[DESCRIPTION OF THE TASK]:
What lines in the entries below contain the word "site"? Copy all of them.

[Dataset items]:
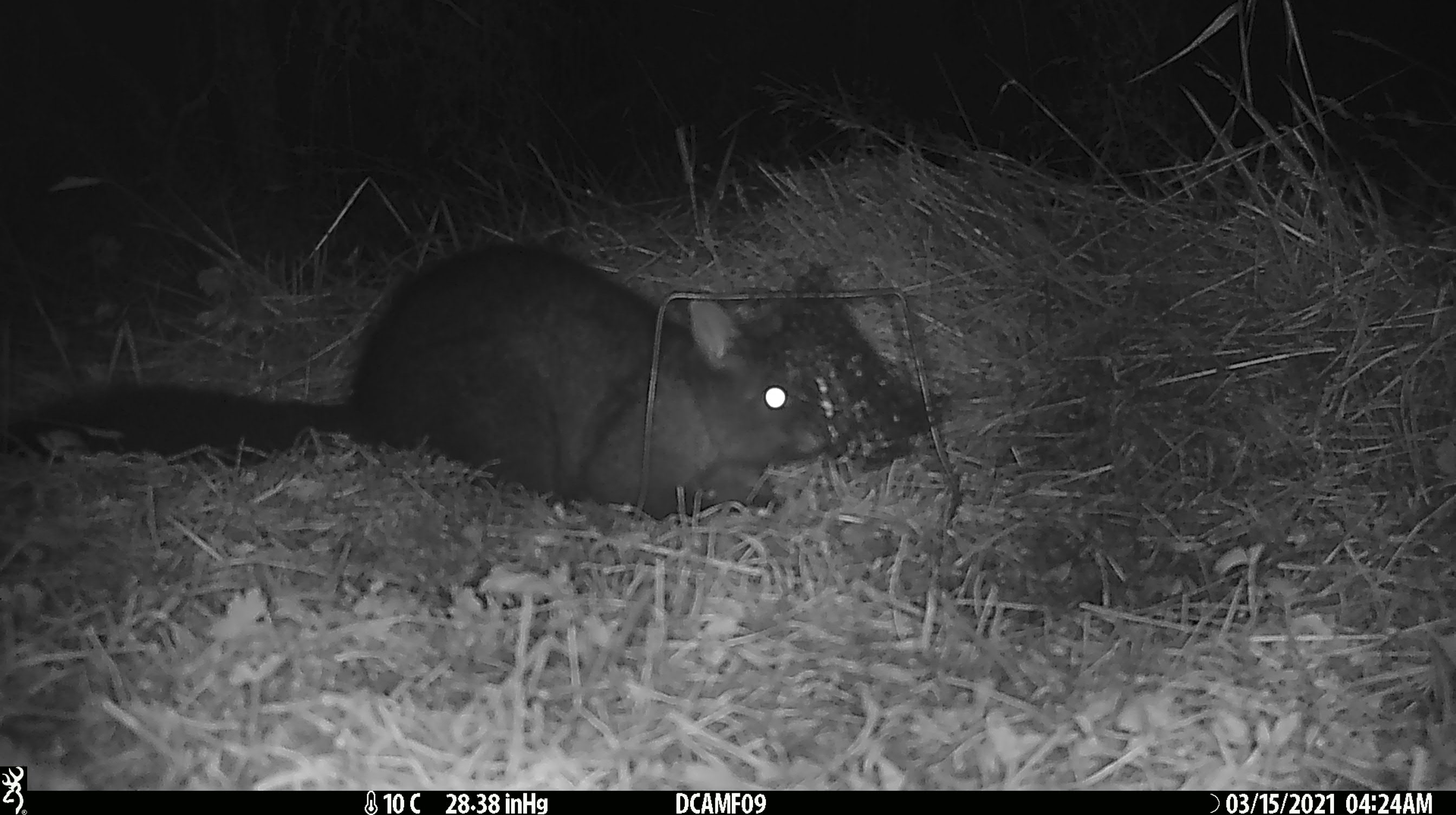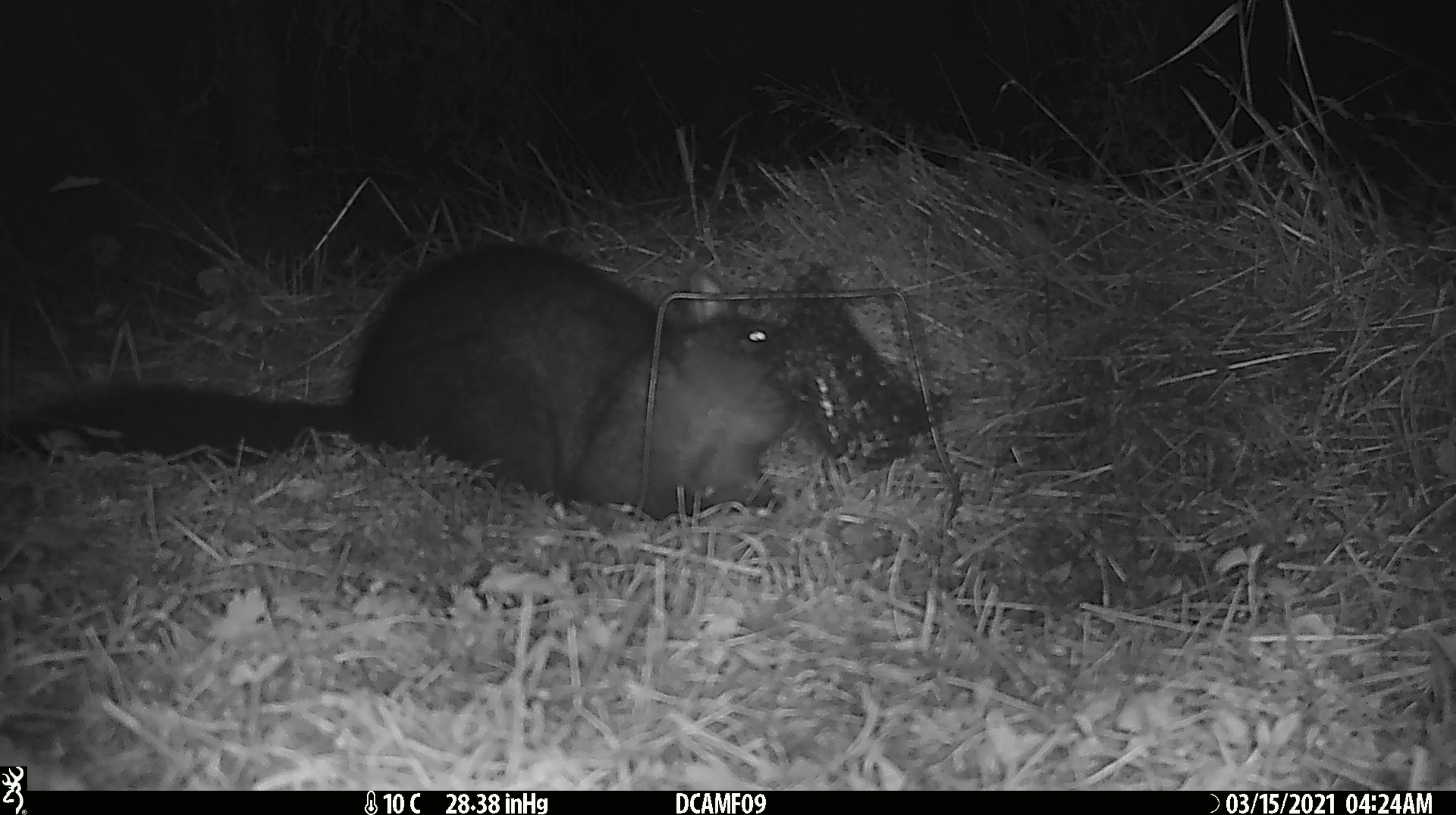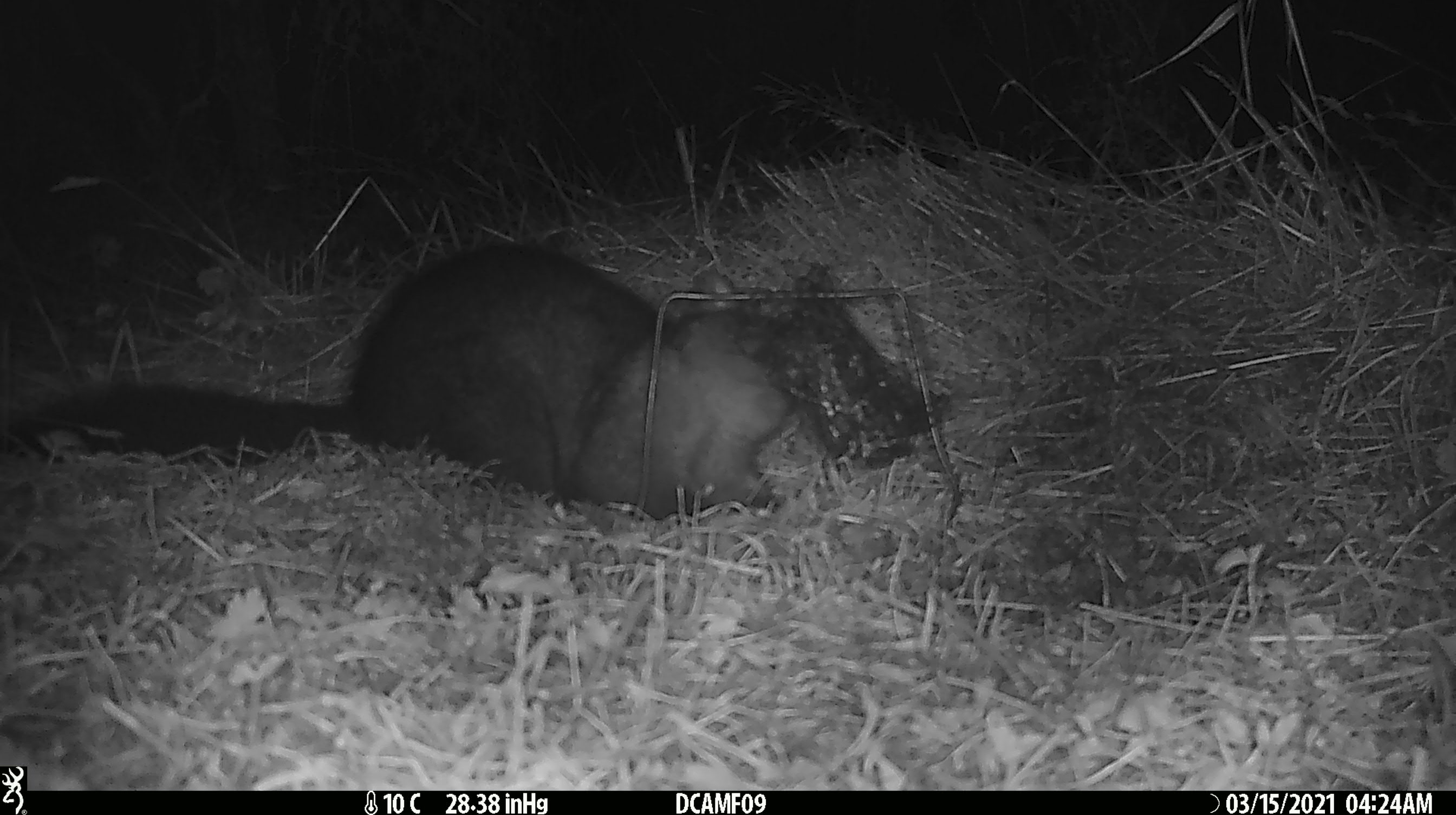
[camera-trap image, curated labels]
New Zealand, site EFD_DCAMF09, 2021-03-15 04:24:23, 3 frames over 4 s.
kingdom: Animalia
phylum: Chordata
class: Mammalia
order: Diprotodontia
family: Phalangeridae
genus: Trichosurus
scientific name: Trichosurus vulpecula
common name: common brushtail possum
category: possum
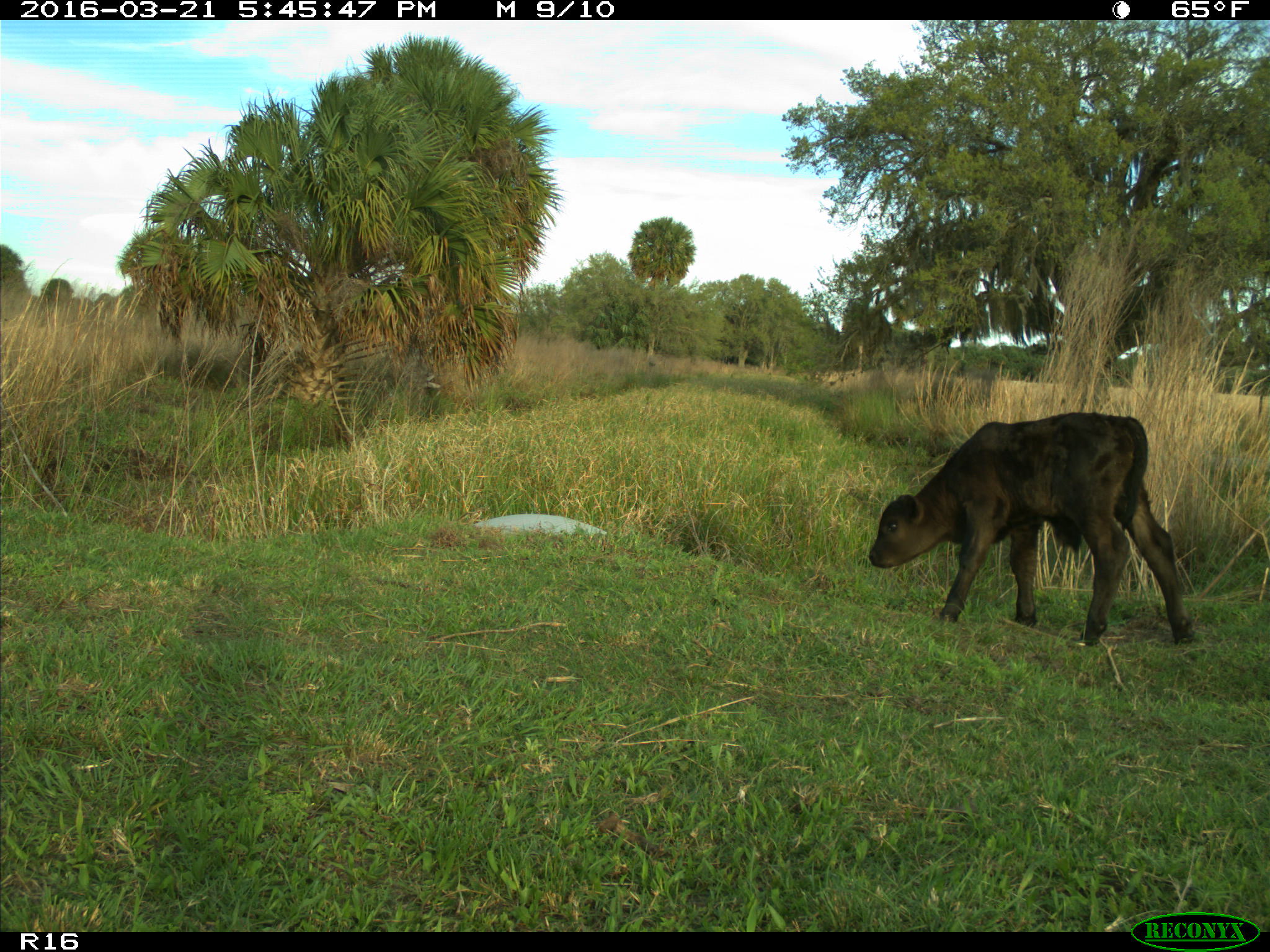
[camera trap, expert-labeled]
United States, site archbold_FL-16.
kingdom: Animalia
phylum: Chordata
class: Mammalia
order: Artiodactyla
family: Bovidae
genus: Bos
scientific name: Bos taurus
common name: domestic cow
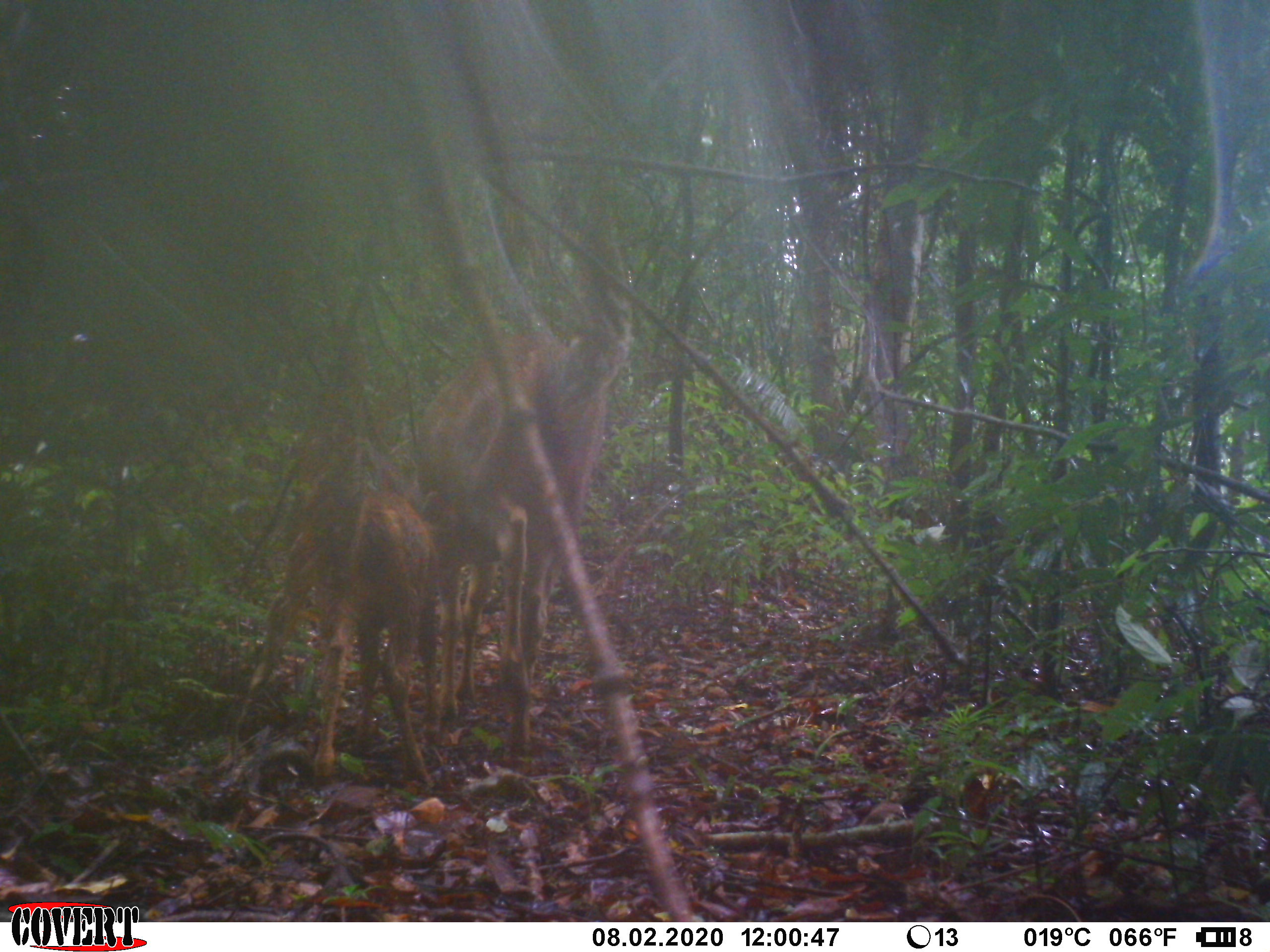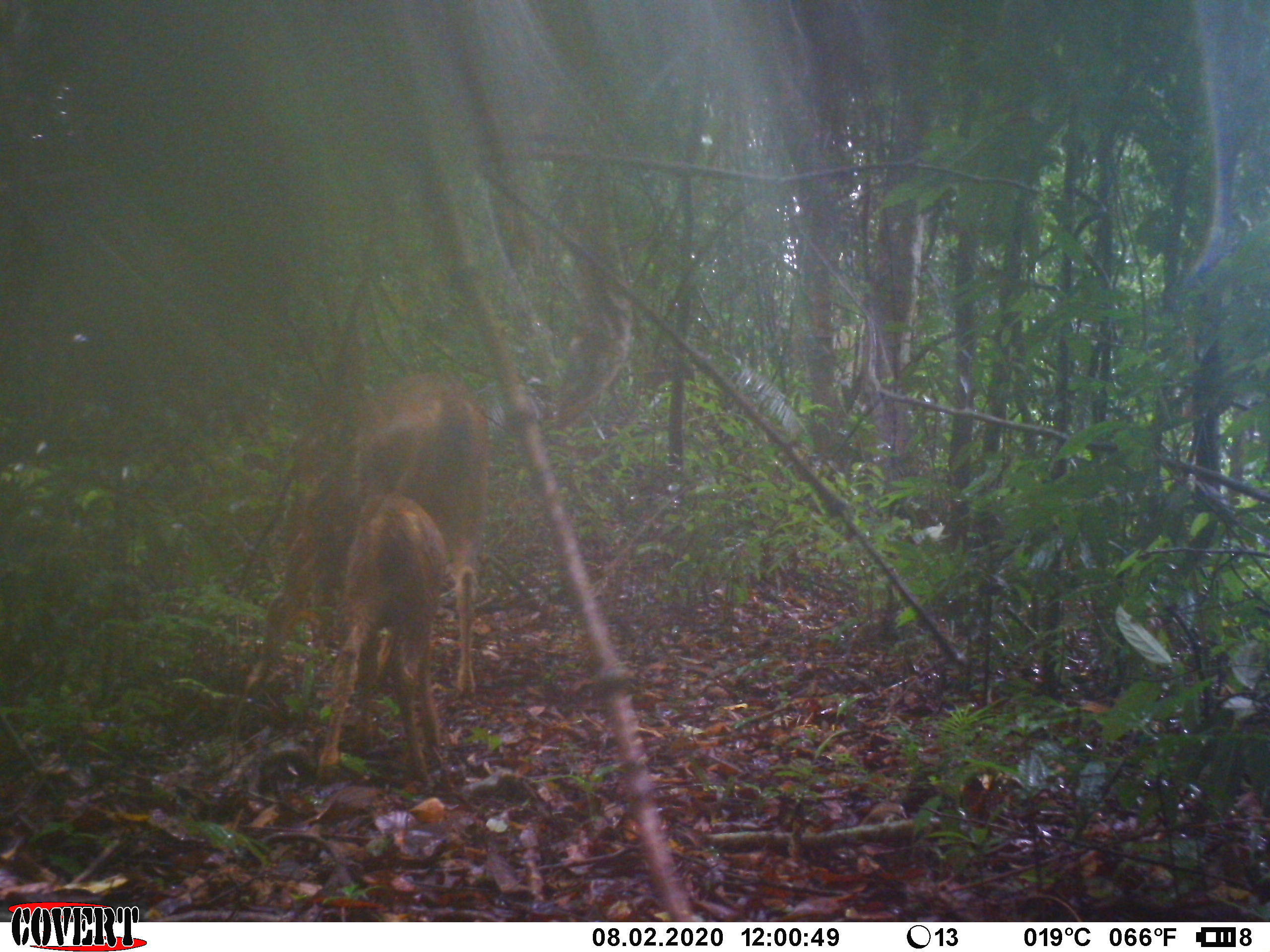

[SOLUTION]:
New Zealand, site EFD_DCAMF09, 2021-03-15 04:24:23, 3 frames over 4 s.
United States, site archbold_FL-16.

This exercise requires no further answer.